Its 2018, we (in Armenia) had Velvet Revolution. It is revolutionary times for sure, many of the corrupt officials are fired or left, National Security Service chases others and big fishes being fried. However, all what we have is about these days, or people who are from last 20 years. What about those who were at the beginning of the chaos? The ones who stole lives and dreams? Who devastated the futures of millions even not knowing them?
Im happy, Im very happy for all the progress we finally mark, we clean our country and we hope for better. Im happy also for being a tiny part of all this, seeing my friends taking positions of ministers, deputy ministers or other high offices. I know we can trust them, they are not corrupt, at least at this point 🙂
However, still there is something which doesnt let me to relax. I want my childhood back!
I want the mind of ease, not to worry about anything, being a careless kid. I dream of the times when I could eat what I wanted, I could wear what I wanted, I could have proper winter shoes, I just could be simple kid. Its not only about me, it is about a generation or few generations whose fortune and well being was buried while in the womb.
Its hard even to mention all the tragedies we went through, its impossible to count. Yeah, COUNT, that fu*king thing doesn’t let me free. Still, up to now I count, I count when I go to my friends place and when they lay a table, I count if they have enough food for sharing with me. Even if I know that my friend makes enough money, still I fu*cking COUNT.

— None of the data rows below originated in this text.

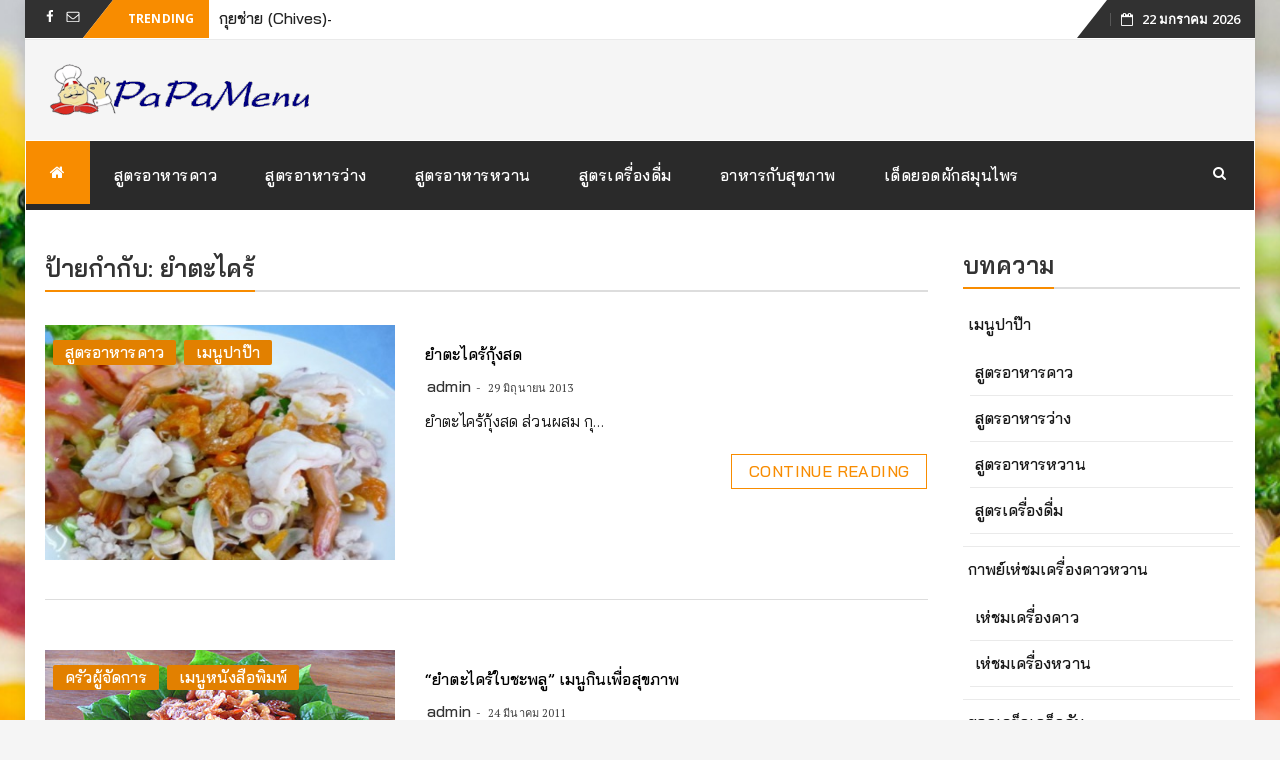

--- FILE ---
content_type: text/html; charset=utf-8
request_url: https://www.google.com/recaptcha/api2/aframe
body_size: 265
content:
<!DOCTYPE HTML><html><head><meta http-equiv="content-type" content="text/html; charset=UTF-8"></head><body><script nonce="ZpL7oabw3srmI05CQds-Hg">/** Anti-fraud and anti-abuse applications only. See google.com/recaptcha */ try{var clients={'sodar':'https://pagead2.googlesyndication.com/pagead/sodar?'};window.addEventListener("message",function(a){try{if(a.source===window.parent){var b=JSON.parse(a.data);var c=clients[b['id']];if(c){var d=document.createElement('img');d.src=c+b['params']+'&rc='+(localStorage.getItem("rc::a")?sessionStorage.getItem("rc::b"):"");window.document.body.appendChild(d);sessionStorage.setItem("rc::e",parseInt(sessionStorage.getItem("rc::e")||0)+1);localStorage.setItem("rc::h",'1769052599613');}}}catch(b){}});window.parent.postMessage("_grecaptcha_ready", "*");}catch(b){}</script></body></html>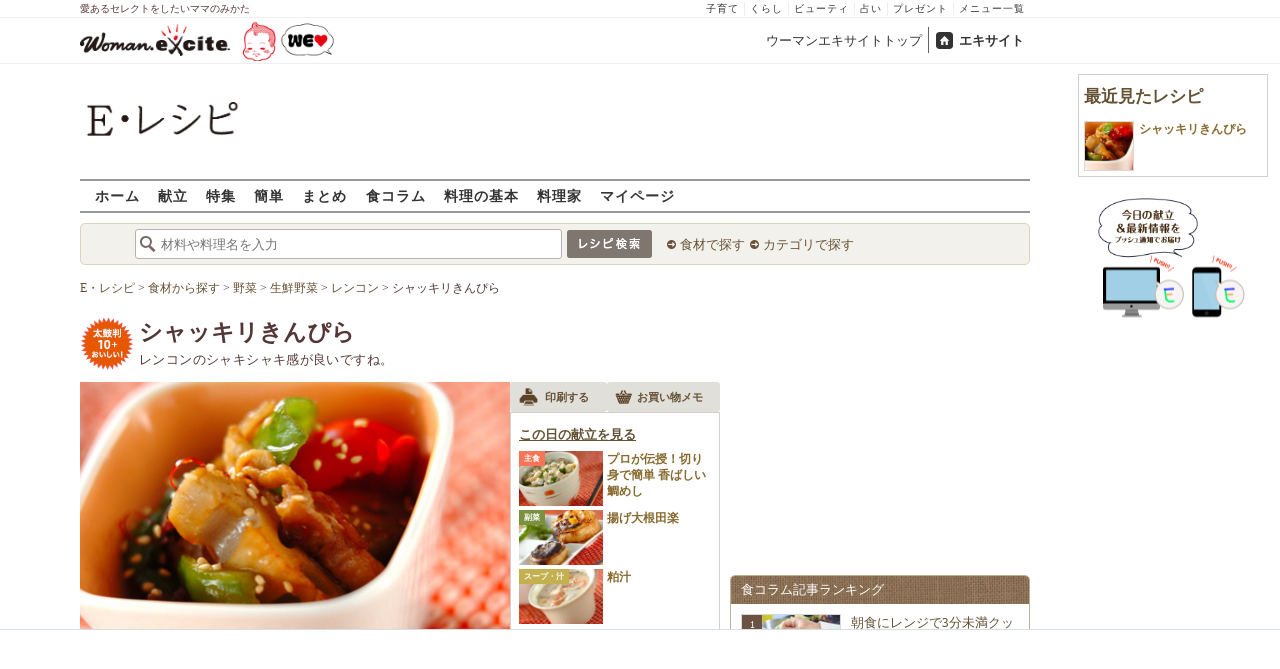

--- FILE ---
content_type: application/javascript; charset=utf-8
request_url: https://fundingchoicesmessages.google.com/f/AGSKWxWwlWPBnlXeh3FBLpzEfg3tDehGjCiIJeIDzl-Ro5eClWlWGSqaQ4V5GeY3SkVZWVGHbntUpNCY5Y_vZlIwLat6w8NS3QeRBwlMzDwJ78oSR5T99iiS7ywiAXKVctdKMhn4fS3JuHAlkPHHdQeZDsa78vX6iw0eluOEtHBh2W1L7ijfkV1V-rIRGiwA/_/ebldr.php/ads/cbr./adengine./ads203./ads-sa.
body_size: -1290
content:
window['f962f7b9-bbc6-4fcc-943a-47609e8f1a4b'] = true;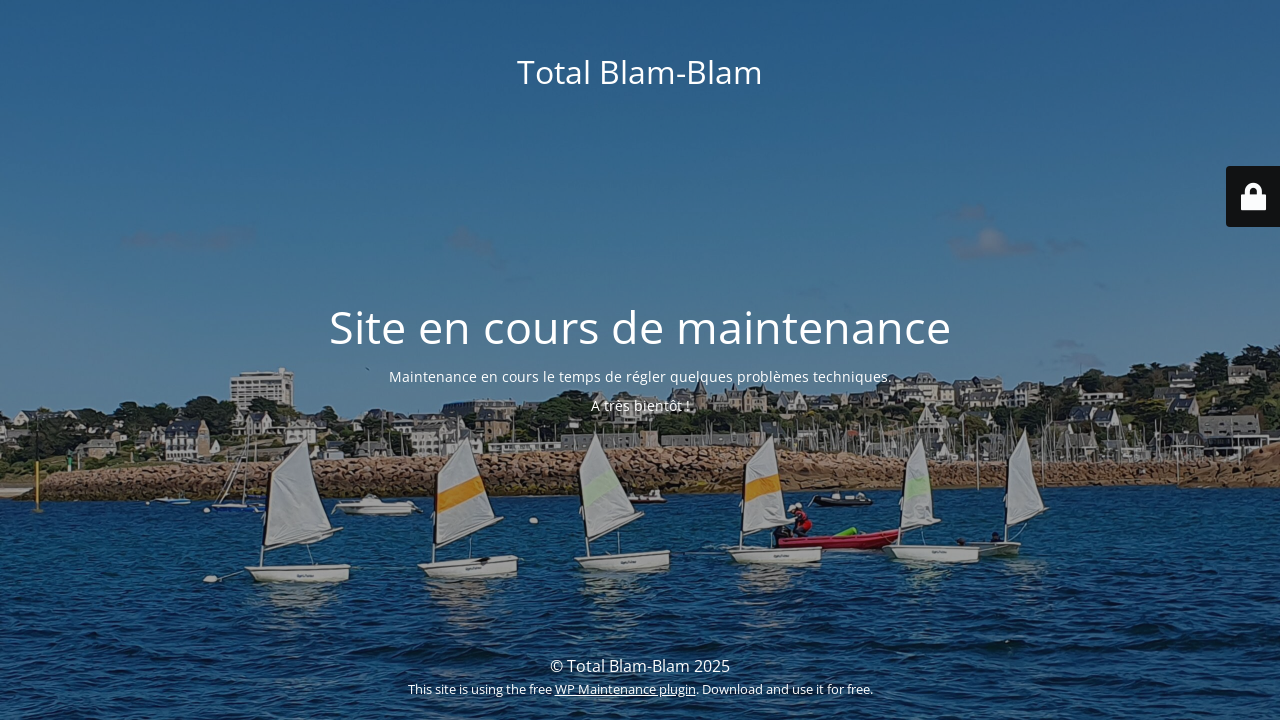

--- FILE ---
content_type: text/html; charset=UTF-8
request_url: https://rehve.fr/2018/02/une-roquette-politique/
body_size: 1994
content:
<!DOCTYPE html>
<html lang="fr-FR">
<head>
	<meta charset="UTF-8" />
	<title>Site attaqué</title>	<link rel="icon" href="https://REHVE.FR/wp-content/uploads/2016/01/cropped-cropped-David_Bowie_Blackstar-b-1-150x150.jpg" sizes="32x32" />
<link rel="icon" href="https://REHVE.FR/wp-content/uploads/2016/01/cropped-cropped-David_Bowie_Blackstar-b-1.jpg" sizes="192x192" />
<link rel="apple-touch-icon" href="https://REHVE.FR/wp-content/uploads/2016/01/cropped-cropped-David_Bowie_Blackstar-b-1.jpg" />
<meta name="msapplication-TileImage" content="https://REHVE.FR/wp-content/uploads/2016/01/cropped-cropped-David_Bowie_Blackstar-b-1.jpg" />
	<meta name="viewport" content="width=device-width, maximum-scale=1, initial-scale=1, minimum-scale=1">
	<meta name="description" content="Back from Suffragette City"/>
	<meta http-equiv="X-UA-Compatible" content="" />
	<meta property="og:site_name" content="Total Blam-Blam - Back from Suffragette City"/>
	<meta property="og:title" content="Site attaqué"/>
	<meta property="og:type" content="Maintenance"/>
	<meta property="og:url" content="https://REHVE.FR"/>
	<meta property="og:description" content="Maintenance en cours le temps de régler quelques problèmes techniques.
A très bientôt !"/>
		<link rel="profile" href="http://gmpg.org/xfn/11" />
	<link rel="pingback" href="https://REHVE.FR/xmlrpc.php" />
	<link rel='stylesheet' id='mtnc-style-css' href='https://REHVE.FR/wp-content/plugins/maintenance/load/css/style.css?ver=1767619482' media='all' />
<link rel='stylesheet' id='mtnc-fonts-css' href='https://REHVE.FR/wp-content/plugins/maintenance/load/css/fonts.css?ver=1767619482' media='all' />
<style type="text/css">body {background-color: #111111}.preloader {background-color: #111111}body {font-family: Open Sans; }.site-title, .preloader i, .login-form, .login-form a.lost-pass, .btn-open-login-form, .site-content, .user-content-wrapper, .user-content, footer, .maintenance a{color: #ffffff;} a.close-user-content, #mailchimp-box form input[type="submit"], .login-form input#submit.button  {border-color:#ffffff} input[type="submit"]:hover{background-color:#ffffff} input:-webkit-autofill, input:-webkit-autofill:focus{-webkit-text-fill-color:#ffffff} body &gt; .login-form-container{background-color:#111111}.btn-open-login-form{background-color:#111111}input:-webkit-autofill, input:-webkit-autofill:focus{-webkit-box-shadow:0 0 0 50px #111111 inset}input[type='submit']:hover{color:#111111} #custom-subscribe #submit-subscribe:before{background-color:#111111} </style>    
    <!--[if IE]><script type="text/javascript" src="https://REHVE.FR/wp-content/plugins/maintenance/load/js/jquery.backstretch.min.js"></script><![endif]--><link rel="stylesheet" href="https://fonts.bunny.net/css?family=Open%20Sans:300,300italic,regular,italic,600,600italic,700,700italic,800,800italic:300"></head>

<body class="maintenance ">

<div class="main-container">
	<div class="preloader"><i class="fi-widget" aria-hidden="true"></i></div>	<div id="wrapper">
		<div class="center logotype">
			<header>
				<div class="logo-box istext" rel="home"><h1 class="site-title">Total Blam-Blam</h1></div>			</header>
		</div>
		<div id="content" class="site-content">
			<div class="center">
                <h2 class="heading font-center" style="font-weight:300;font-style:normal">Site en cours de maintenance</h2><div class="description" style="font-weight:300;font-style:normal"><p><code></code></p>
<p style="text-align: center">Maintenance en cours le temps de régler quelques problèmes techniques.</p>
<p style="text-align: center">A très bientôt !</p>
</div>			</div>
		</div>
	</div> <!-- end wrapper -->
	<footer>
		<div class="center">
			<div style="font-weight:300;font-style:normal">© Total Blam-Blam 2025<br><small>This site is using the free <a target="_blank" href="https://wordpress.org/plugins/maintenance/">WP Maintenance plugin</a>. Download and use it for free.</small></div>		</div>
	</footer>
					<picture class="bg-img">
						<img class="skip-lazy" src="https://REHVE.FR/wp-content/uploads/Treb_Port_20230825-scaled.jpg">
		</picture>
	</div>

	<div class="login-form-container">
		<input type="hidden" id="mtnc_login_check" name="mtnc_login_check" value="108ce2cc7a" /><input type="hidden" name="_wp_http_referer" value="/2018/02/une-roquette-politique/" /><form id="login-form" class="login-form" method="post"><label>Identifiant de connexion</label><span class="login-error"></span><span class="licon user-icon"><input type="text" name="log" id="log" value="" size="20" class="input username" placeholder="Identifiant" /></span><span class="picon pass-icon"><input type="password" name="pwd" id="login_password" value="" size="20" class="input password" placeholder="Mot de passe" /></span><a class="lost-pass" href="https://REHVE.FR/wp-login.php?action=lostpassword">Mot de passe oublié</a><input type="submit" class="button" name="submit" id="submit" value="Connexion" /><input type="hidden" name="is_custom_login" value="1" /><input type="hidden" id="mtnc_login_check" name="mtnc_login_check" value="108ce2cc7a" /><input type="hidden" name="_wp_http_referer" value="/2018/02/une-roquette-politique/" /></form>		    <div id="btn-open-login-form" class="btn-open-login-form">
        <i class="fi-lock"></i>

    </div>
    <div id="btn-sound" class="btn-open-login-form sound">
        <i id="value_botton" class="fa fa-volume-off" aria-hidden="true"></i>
    </div>
    	</div>
<script src="https://REHVE.FR/wp-includes/js/jquery/jquery.min.js?ver=3.7.1" id="jquery-core-js"></script>
<script src="https://REHVE.FR/wp-includes/js/jquery/jquery-migrate.min.js?ver=3.4.1" id="jquery-migrate-js"></script>
<script id="_frontend-js-extra">
var mtnc_front_options = {"body_bg":"https://REHVE.FR/wp-content/uploads/Treb_Port_20230825-scaled.jpg","gallery_array":[],"blur_intensity":"5","font_link":["Open Sans:300,300italic,regular,italic,600,600italic,700,700italic,800,800italic:300"]};
//# sourceURL=_frontend-js-extra
</script>
<script src="https://REHVE.FR/wp-content/plugins/maintenance/load/js/jquery.frontend.js?ver=1767619482" id="_frontend-js"></script>

</body>
</html>
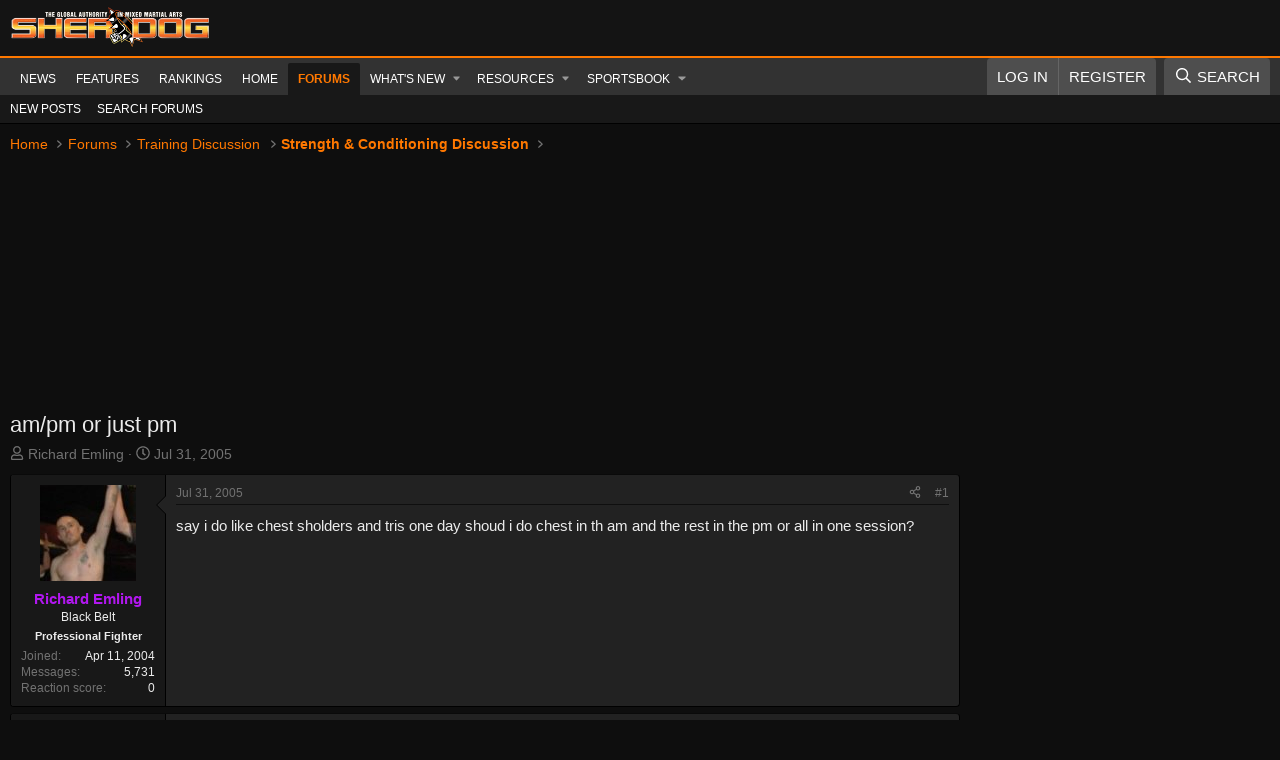

--- FILE ---
content_type: text/plain;charset=UTF-8
request_url: https://c.pub.network/v2/c
body_size: -113
content:
1ec3979c-c912-45cf-b7df-8d3ebcffacf8

--- FILE ---
content_type: text/plain;charset=UTF-8
request_url: https://c.pub.network/v2/c
body_size: -264
content:
3be613e0-169f-440f-aae8-17a24e8d2a6a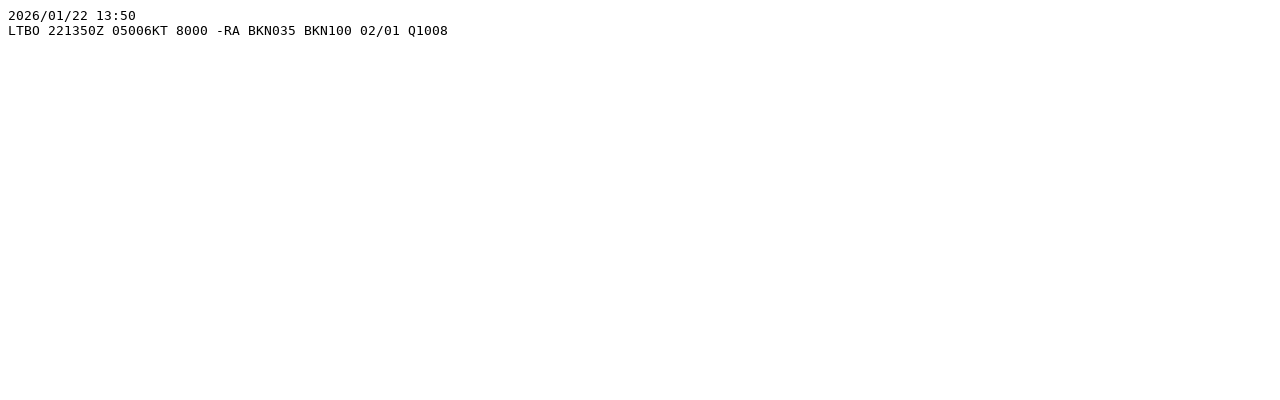

--- FILE ---
content_type: text/plain; charset=utf-8
request_url: https://tgftp.nws.noaa.gov/data/observations/metar/stations/LTBO.TXT
body_size: 113
content:
2026/01/22 13:50
LTBO 221350Z 05006KT 8000 -RA BKN035 BKN100 02/01 Q1008
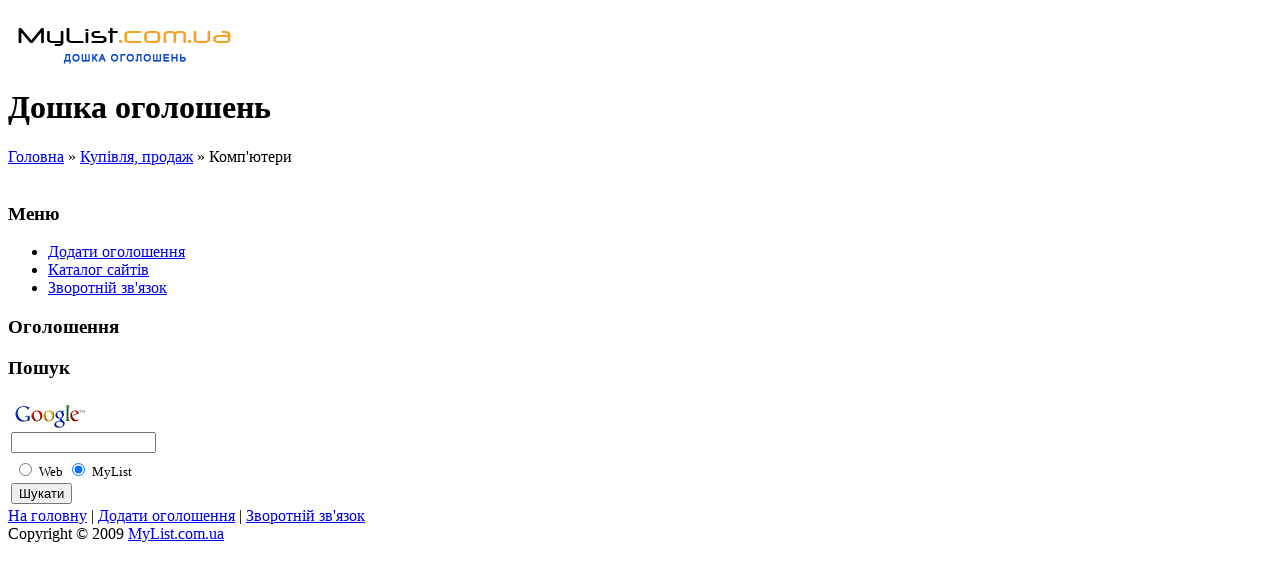

--- FILE ---
content_type: text/html; charset=utf-8
request_url: https://mylist.com.ua/board/buying/computers/
body_size: 1952
content:
<!DOCTYPE html PUBLIC "-//W3C//DTD XHTML 1.0 Transitional//EN" "http://www.w3.org/TR/xhtml1/DTD/xhtml1-transitional.dtd">
<html xmlns="http://www.w3.org/1999/xhtml">
<head>
<meta http-equiv="Content-Type" content="text/html; charset=utf-8" />
<title>Комп&#039;ютери - Купівля, продаж - Дошка оголошень</title>
<meta name="description" content="Всі оголошення з підкатегорії Комп&#039;ютери - Купівля, продаж." />
<base href="http://mylist.com.ua/board/">
<link rel="stylesheet" type="text/css" media="all" href="misc/reset.css" />
<link rel="stylesheet" type="text/css" media="all" href="misc/text.css" />
<link rel="stylesheet" type="text/css" media="all" href="misc/960.css" />
<link rel="stylesheet" type="text/css" media="all" href="misc/main.css" />
<style type="text/css">

</style>

</head>
<body>

<div class="container_16">
    <div id="header">
        <div><a href="/board/" title="На головну"><img src="misc/logo.gif" width="234" height="60" alt="Дошка оголошень" /></a></div>
        <script type="text/javascript"><!--
google_ad_client = "pub-2667866266225771";
/* 468x60, mylist */
google_ad_slot = "9297326627";
google_ad_width = 468;
google_ad_height = 60;
//-->
</script>
<script type="text/javascript"
src="http://pagead2.googlesyndication.com/pagead/show_ads.js">
</script>

    </div>

    <div class="grid_13" id="content">

		<div class="grid_12">
        	<h1>Дошка оголошень</h1>
            <a href="/board/">Головна</a> » <a href="/board/buying/">Купівля, продаж</a> » Комп&#039;ютери        </div>

        <div class="clear"></div>

        <div class="grid_12"><br /><ul></ul></div>
    </div>

	<div class="grid_3" id="sidebar">

		<h3>Меню</h3>
        <ul>
			<li><a href="/board/add/" title="Додати оголошення">Додати оголошення</a></li>
            <li><a href="/" title="Каталог сайтів">Каталог сайтів</a></li>
			<li><a href="/board/contact/" title="Зворотній зв'язок">Зворотній зв'язок</a></li>
        </ul>

        <h3>Оголошення</h3>
        <div><script type="text/javascript"><!--
google_ad_client = "pub-2667866266225771";
/* 120x90, mylist.com.ua */
google_ad_slot = "5405306534";
google_ad_width = 120;
google_ad_height = 90;
//-->
</script>
<script type="text/javascript"
src="http://pagead2.googlesyndication.com/pagead/show_ads.js">
</script>
</div>

        <h3>Пошук</h3>
        <div><!-- SiteSearch Google -->
<form method="get" action="http://mylist.com.ua/search.php" target="_top">
<table border="0" bgcolor="#ffffff">
<tr><td nowrap="nowrap" valign="top" align="left" height="32">
<a href="http://www.google.com/">
<img src="http://www.google.com/logos/Logo_25wht.gif" border="0" alt="Google" align="middle"></img></a>
<br/>
<input type="hidden" name="domains" value="mylist.com.ua"></input>
<label for="sbi" style="display: none">Ââåä³òü óìîâè ïîøóêó</label>
<input type="text" name="q" size="16" maxlength="255" value="" id="sbi"></input>
</td></tr>
<tr>
<td nowrap="nowrap">
<table>
<tr>
<td>
<input type="radio" name="sitesearch" value="" id="ss0"></input>
<label for="ss0" title="Øóêàòè â ²íòåðíåò³"><font size="-1" color="#000000">Web</font></label></td>
<td>
<input type="radio" name="sitesearch" value="mylist.com.ua" checked id="ss1"></input>
<label for="ss1" title="Ïîøóê mylist.com.ua"><font size="-1" color="#000000">MyList</font></label></td>
</tr>
</table>
<label for="sbb" style="display: none">Îòïðàâèòü ôîðìó ïîèñêà</label>
<input type="submit" name="sa" value="Шукати" id="sbb"></input>
<input type="hidden" name="client" value="pub-2667866266225771"></input>
<input type="hidden" name="forid" value="1"></input>
<input type="hidden" name="channel" value="7950490868"></input>
<input type="hidden" name="ie" value="windows-1251"></input>
<input type="hidden" name="oe" value="windows-1251"></input>
<input type="hidden" name="cof" value="GALT:#008000;GL:1;DIV:#FFFFFF;VLC:663399;AH:center;BGC:FFFFFF;LBGC:336699;ALC:F2984C;LC:F2984C;T:000000;GFNT:0000FF;GIMP:0000FF;FORID:11"></input>
<input type="hidden" name="hl" value="ru"></input>
</td></tr></table>
</form>
<!-- SiteSearch Google -->
</div>

    </div>

    <div class="clear"></div>

  <div class="grid_16" id="footer">
	<a href="/board/" title="На головну">На головну</a> |
	<a href="/board/add/" title="Додати оголошення">Додати оголошення</a> |
	<a href="/board/contact/" title="Зворотній зв'язок">Зворотній зв'язок</a>
	<div>Copyright © 2009 <a href="http://mylist.com.ua/">MyList.com.ua</a></div>
<br>
<!--LiveInternet counter--><script type="text/javascript"><!--
document.write("<a href='http://www.liveinternet.ru/click' "+
"target=_blank><img src='http://counter.yadro.ru/hit?t26.11;r"+
escape(document.referrer)+((typeof(screen)=="undefined")?"":
";s"+screen.width+"*"+screen.height+"*"+(screen.colorDepth?
screen.colorDepth:screen.pixelDepth))+";u"+escape(document.URL)+
";"+Math.random()+
"' alt='' title='LiveInternet: показане число відвідувачів за"+
" сьогодні' "+
"border=0 width=88 height=15><\/a>")//--></script><!--/LiveInternet-->
  </div>
</div>

</body>
</html>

Though one of the hardest was in 1992 when we moved to Yerevan as there was natural gas but in my village we had nothing to heat up our house. Unfortunately it didnt take long until Yerevan was out of gas too. Electricity was only few hours a day and we had to freeze until next day that very time for two hours and we would collect around electric heater and feel warm.
However, only recently I remembered that every morning, I would not get up or show that Im awake until I would hear everyone up. Every other day we would hear someone dead in the neighborhood and the reason was the cold and the news was getting closer and closer. I was scared that it will reach our house soon. I DIDN’T WANT TO OPEN MY EYES UNTIL I MADE SURE EVERYONE IS ALIVE. You cant imagine how many times I was silently crying when my brother or sister were sleeping longer than me and I couldnt hear their breath.
I was just 10…
I dont know how that affected me psychologically but…I WANT MY CHILDHOOD BACK!!!